Starting at the line that holds "class: Mammalia", transcribe every line to the end of the data exactly; include no other lines.

▶ [Records for the exercise]
★ ★ ★ ★
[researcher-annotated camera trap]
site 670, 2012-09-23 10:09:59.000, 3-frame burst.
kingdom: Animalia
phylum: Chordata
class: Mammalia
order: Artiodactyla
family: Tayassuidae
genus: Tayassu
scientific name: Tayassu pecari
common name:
★ ★ ★ ★
▶ [Task answer]
class: Mammalia
order: Artiodactyla
family: Tayassuidae
genus: Tayassu
scientific name: Tayassu pecari
common name:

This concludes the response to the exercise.